C’est un projet dont vous n’avez pas fini d’entendre parler. Gordon et Andrés Jarach ont imaginé avec Chloé Jarry, productrice chez Camera Lucida, une création immersive sur la mémoire d’évènements comme le 11 septembre, telle que la restitue les algorithmes du web. Une version Bêta de « Replay Memories » était présentée pour la première fois au sein de Pixii, l’espace des créations numériques du Sunny Side. Et là encore, un projet qui trouvera de multiples résonances dans notre nouveau livre sur « les nouveaux territoires de la création documentaire »… Présentation en trois questions.
Le Blog documentaire : Quelle expérience proposez-vous avec Replay Memories ?
Chloé Jarry : Replay Memories est une plongée dans la memoire du web et dans la façon dont les gens peuvent avoir accès à la narration d’un événement historique récent. Nous sommes partis d’un prototype sur le 11 septembre. Les attentats de New York sont évidemment un événement à répercussion mondiale : à l’époque, tout le monde l’a vu en direct. En revanche, les gens qui ont 20 ans aujourd’hui ne l’ont vu qu’à travers le filtre de ce qui se trouve sur le web. Nous nous sommes intérressés à cette narration singulière que propose le web, avec les algorithmiques des moteurs de recherche. Comment cette accumulation d’archives créé-t-elle une narration ? Comment a-t-elle évolué entre 2001 et aujourd’hui ? Dans quelle mesure est-elle affectée par la géolocalisation ?
Pourquoi avez-vous opté pour la VR pour aborder ces questions ?
Nous souhaitions offrir une représentation graphique du web, ce que permet justement la VR. Nous avions une seconde motivation : proposer aux utilisateurs d’entrer en rapport avec les archives avec leur corps. La VR permet aux utilisateurs d’agrandir les archives avec les mains, de les prendre, de les repositionner. Enfin, nous souhaitions immerger physiquement l’utilisateur dans une bulle, laquelle figure la bulle que le web, et la multitude d’images qu’il véhicule, crée autour de nous. Une bulle qui est déterminée par les algorithmes, comme cela a été beaucoup été souligné à l’occasion de scrutins électoraux récents. Dans Replay Memories, vous êtes enveloppé dans une sphère qui se mappe d’archives, une sorte de membrane familière qui vous coupe de la réalité extérieure. Selon les retours que nous avons eu lors des bêta-tests de Replay Memories, les utilisateurs ressentent cet enfermement dans une bulle d’images. A nous de travailler sur l’ »expérience utilisateur » pour renforcer cette impression.

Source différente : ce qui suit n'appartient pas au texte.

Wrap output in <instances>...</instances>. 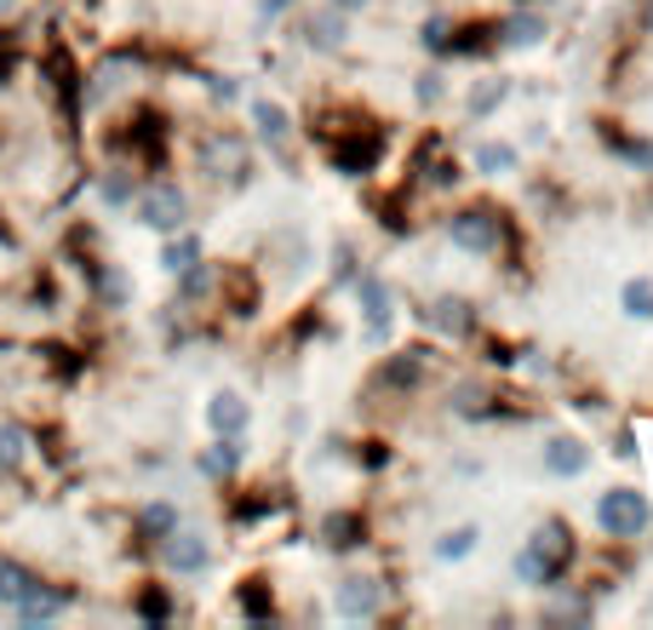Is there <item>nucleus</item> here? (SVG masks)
<instances>
[{
	"instance_id": "f257e3e1",
	"label": "nucleus",
	"mask_w": 653,
	"mask_h": 630,
	"mask_svg": "<svg viewBox=\"0 0 653 630\" xmlns=\"http://www.w3.org/2000/svg\"><path fill=\"white\" fill-rule=\"evenodd\" d=\"M568 539H573V534H568L562 521H544L539 534H533V545L516 556V574H522L528 585H550V579L568 568V550H573Z\"/></svg>"
},
{
	"instance_id": "f03ea898",
	"label": "nucleus",
	"mask_w": 653,
	"mask_h": 630,
	"mask_svg": "<svg viewBox=\"0 0 653 630\" xmlns=\"http://www.w3.org/2000/svg\"><path fill=\"white\" fill-rule=\"evenodd\" d=\"M596 521L608 527L613 539H636V534H647L653 510H647V499H642L636 487H613V493H602V505H596Z\"/></svg>"
},
{
	"instance_id": "7ed1b4c3",
	"label": "nucleus",
	"mask_w": 653,
	"mask_h": 630,
	"mask_svg": "<svg viewBox=\"0 0 653 630\" xmlns=\"http://www.w3.org/2000/svg\"><path fill=\"white\" fill-rule=\"evenodd\" d=\"M137 218H144L150 229H161V236H172V229H184V218H190V202L172 184H155L144 202H137Z\"/></svg>"
},
{
	"instance_id": "20e7f679",
	"label": "nucleus",
	"mask_w": 653,
	"mask_h": 630,
	"mask_svg": "<svg viewBox=\"0 0 653 630\" xmlns=\"http://www.w3.org/2000/svg\"><path fill=\"white\" fill-rule=\"evenodd\" d=\"M453 241H459L465 252H493V247H499L493 213H459V218H453Z\"/></svg>"
},
{
	"instance_id": "39448f33",
	"label": "nucleus",
	"mask_w": 653,
	"mask_h": 630,
	"mask_svg": "<svg viewBox=\"0 0 653 630\" xmlns=\"http://www.w3.org/2000/svg\"><path fill=\"white\" fill-rule=\"evenodd\" d=\"M166 561L178 574H201L206 568V545L195 534H178V527H172V534H166Z\"/></svg>"
},
{
	"instance_id": "423d86ee",
	"label": "nucleus",
	"mask_w": 653,
	"mask_h": 630,
	"mask_svg": "<svg viewBox=\"0 0 653 630\" xmlns=\"http://www.w3.org/2000/svg\"><path fill=\"white\" fill-rule=\"evenodd\" d=\"M378 608V585L373 579H344L338 585V613L344 619H367Z\"/></svg>"
},
{
	"instance_id": "0eeeda50",
	"label": "nucleus",
	"mask_w": 653,
	"mask_h": 630,
	"mask_svg": "<svg viewBox=\"0 0 653 630\" xmlns=\"http://www.w3.org/2000/svg\"><path fill=\"white\" fill-rule=\"evenodd\" d=\"M206 419H213L218 436H235V430L247 424V402H241V395H213V407H206Z\"/></svg>"
},
{
	"instance_id": "6e6552de",
	"label": "nucleus",
	"mask_w": 653,
	"mask_h": 630,
	"mask_svg": "<svg viewBox=\"0 0 653 630\" xmlns=\"http://www.w3.org/2000/svg\"><path fill=\"white\" fill-rule=\"evenodd\" d=\"M29 590H34V574H29V568H18V561H0V602L18 608Z\"/></svg>"
},
{
	"instance_id": "1a4fd4ad",
	"label": "nucleus",
	"mask_w": 653,
	"mask_h": 630,
	"mask_svg": "<svg viewBox=\"0 0 653 630\" xmlns=\"http://www.w3.org/2000/svg\"><path fill=\"white\" fill-rule=\"evenodd\" d=\"M58 608H63V596H58V590H41V585H34V590L23 596V602H18L23 624H47V619H52Z\"/></svg>"
},
{
	"instance_id": "9d476101",
	"label": "nucleus",
	"mask_w": 653,
	"mask_h": 630,
	"mask_svg": "<svg viewBox=\"0 0 653 630\" xmlns=\"http://www.w3.org/2000/svg\"><path fill=\"white\" fill-rule=\"evenodd\" d=\"M544 464H550L557 476H579V471H584V447L568 442V436H557V442H550V453H544Z\"/></svg>"
},
{
	"instance_id": "9b49d317",
	"label": "nucleus",
	"mask_w": 653,
	"mask_h": 630,
	"mask_svg": "<svg viewBox=\"0 0 653 630\" xmlns=\"http://www.w3.org/2000/svg\"><path fill=\"white\" fill-rule=\"evenodd\" d=\"M361 304H367V316H373V327H390V292L378 287L373 276L361 281Z\"/></svg>"
},
{
	"instance_id": "f8f14e48",
	"label": "nucleus",
	"mask_w": 653,
	"mask_h": 630,
	"mask_svg": "<svg viewBox=\"0 0 653 630\" xmlns=\"http://www.w3.org/2000/svg\"><path fill=\"white\" fill-rule=\"evenodd\" d=\"M235 458H241V447H235V436H229V442H218L213 453L201 458V471H206V476H229V471H235Z\"/></svg>"
},
{
	"instance_id": "ddd939ff",
	"label": "nucleus",
	"mask_w": 653,
	"mask_h": 630,
	"mask_svg": "<svg viewBox=\"0 0 653 630\" xmlns=\"http://www.w3.org/2000/svg\"><path fill=\"white\" fill-rule=\"evenodd\" d=\"M253 121H258V132H264V138H287V115L275 110V104H264V97L253 104Z\"/></svg>"
},
{
	"instance_id": "4468645a",
	"label": "nucleus",
	"mask_w": 653,
	"mask_h": 630,
	"mask_svg": "<svg viewBox=\"0 0 653 630\" xmlns=\"http://www.w3.org/2000/svg\"><path fill=\"white\" fill-rule=\"evenodd\" d=\"M195 258H201V241H190V236H184V241H172V247L161 252V264H166L172 276H178V270H190Z\"/></svg>"
},
{
	"instance_id": "2eb2a0df",
	"label": "nucleus",
	"mask_w": 653,
	"mask_h": 630,
	"mask_svg": "<svg viewBox=\"0 0 653 630\" xmlns=\"http://www.w3.org/2000/svg\"><path fill=\"white\" fill-rule=\"evenodd\" d=\"M137 521H144V534L166 539V534H172V527H178V510H172V505H150V510H144V516H137Z\"/></svg>"
},
{
	"instance_id": "dca6fc26",
	"label": "nucleus",
	"mask_w": 653,
	"mask_h": 630,
	"mask_svg": "<svg viewBox=\"0 0 653 630\" xmlns=\"http://www.w3.org/2000/svg\"><path fill=\"white\" fill-rule=\"evenodd\" d=\"M23 458V430L18 424H0V471H12Z\"/></svg>"
},
{
	"instance_id": "f3484780",
	"label": "nucleus",
	"mask_w": 653,
	"mask_h": 630,
	"mask_svg": "<svg viewBox=\"0 0 653 630\" xmlns=\"http://www.w3.org/2000/svg\"><path fill=\"white\" fill-rule=\"evenodd\" d=\"M470 545H476V527H459V534H447V539L436 545V556H441V561H459Z\"/></svg>"
},
{
	"instance_id": "a211bd4d",
	"label": "nucleus",
	"mask_w": 653,
	"mask_h": 630,
	"mask_svg": "<svg viewBox=\"0 0 653 630\" xmlns=\"http://www.w3.org/2000/svg\"><path fill=\"white\" fill-rule=\"evenodd\" d=\"M625 310H631V316H653V287H647V281H631V287H625Z\"/></svg>"
},
{
	"instance_id": "6ab92c4d",
	"label": "nucleus",
	"mask_w": 653,
	"mask_h": 630,
	"mask_svg": "<svg viewBox=\"0 0 653 630\" xmlns=\"http://www.w3.org/2000/svg\"><path fill=\"white\" fill-rule=\"evenodd\" d=\"M309 41H316V47H338L344 41V23L338 18H316V23H309Z\"/></svg>"
},
{
	"instance_id": "aec40b11",
	"label": "nucleus",
	"mask_w": 653,
	"mask_h": 630,
	"mask_svg": "<svg viewBox=\"0 0 653 630\" xmlns=\"http://www.w3.org/2000/svg\"><path fill=\"white\" fill-rule=\"evenodd\" d=\"M476 167L504 173V167H510V149H504V144H481V149H476Z\"/></svg>"
},
{
	"instance_id": "412c9836",
	"label": "nucleus",
	"mask_w": 653,
	"mask_h": 630,
	"mask_svg": "<svg viewBox=\"0 0 653 630\" xmlns=\"http://www.w3.org/2000/svg\"><path fill=\"white\" fill-rule=\"evenodd\" d=\"M539 35H544V23H539V18H516V23H510V41H522V47H533Z\"/></svg>"
},
{
	"instance_id": "4be33fe9",
	"label": "nucleus",
	"mask_w": 653,
	"mask_h": 630,
	"mask_svg": "<svg viewBox=\"0 0 653 630\" xmlns=\"http://www.w3.org/2000/svg\"><path fill=\"white\" fill-rule=\"evenodd\" d=\"M327 534H333L338 550H344V545H356V516H333V521H327Z\"/></svg>"
},
{
	"instance_id": "5701e85b",
	"label": "nucleus",
	"mask_w": 653,
	"mask_h": 630,
	"mask_svg": "<svg viewBox=\"0 0 653 630\" xmlns=\"http://www.w3.org/2000/svg\"><path fill=\"white\" fill-rule=\"evenodd\" d=\"M436 321L447 327V333H465V316H459V304L447 298V304H436Z\"/></svg>"
},
{
	"instance_id": "b1692460",
	"label": "nucleus",
	"mask_w": 653,
	"mask_h": 630,
	"mask_svg": "<svg viewBox=\"0 0 653 630\" xmlns=\"http://www.w3.org/2000/svg\"><path fill=\"white\" fill-rule=\"evenodd\" d=\"M126 195H132L126 178H103V202H126Z\"/></svg>"
},
{
	"instance_id": "393cba45",
	"label": "nucleus",
	"mask_w": 653,
	"mask_h": 630,
	"mask_svg": "<svg viewBox=\"0 0 653 630\" xmlns=\"http://www.w3.org/2000/svg\"><path fill=\"white\" fill-rule=\"evenodd\" d=\"M333 7H344V12H356V7H367V0H333Z\"/></svg>"
},
{
	"instance_id": "a878e982",
	"label": "nucleus",
	"mask_w": 653,
	"mask_h": 630,
	"mask_svg": "<svg viewBox=\"0 0 653 630\" xmlns=\"http://www.w3.org/2000/svg\"><path fill=\"white\" fill-rule=\"evenodd\" d=\"M287 7V0H264V12H282Z\"/></svg>"
},
{
	"instance_id": "bb28decb",
	"label": "nucleus",
	"mask_w": 653,
	"mask_h": 630,
	"mask_svg": "<svg viewBox=\"0 0 653 630\" xmlns=\"http://www.w3.org/2000/svg\"><path fill=\"white\" fill-rule=\"evenodd\" d=\"M0 7H12V0H0Z\"/></svg>"
}]
</instances>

Développé en webVR, Replay Memories est sans doute la première expérience de réalité virtuelle dans laquelle les contenus sont issus du flux continu du web. Comment en êtes-vous arrivés à un tel dispositif ?
Tout simplement parce que le web, c’est cela. Cela a été un choix intéressant sur le plan créatif, mais lourd de défis technologiques que notre partenaire Novelab a dû surmonter. Ce choix a un impact sur le type de dispositif proposé par Replay Memories. Il s’agit d’un côté d’une œuvre, éditorialisée, qui propose une libre exploration de la mémoire de certains évènements (comme le 11 septembre, Fukushima, ou la chute du mur de Berlin), et de l’autre côté, d’une expérience sensible de ces mêmes évènements. Mais Replay Memories est aussi une machine à explorer le web en réalité virtuelle, qui pourrait être mise à profit dans des projets les plus divers. Cela pose également des questions pour la diffusion d’une telle œuvre. Si nous concevions au départ de la développer en partenariat avec un diffuseur, nous imaginons aujourd’hui de toutes autres modalités, comme l’organisation d’une exposition autour de cette œuvre numérique.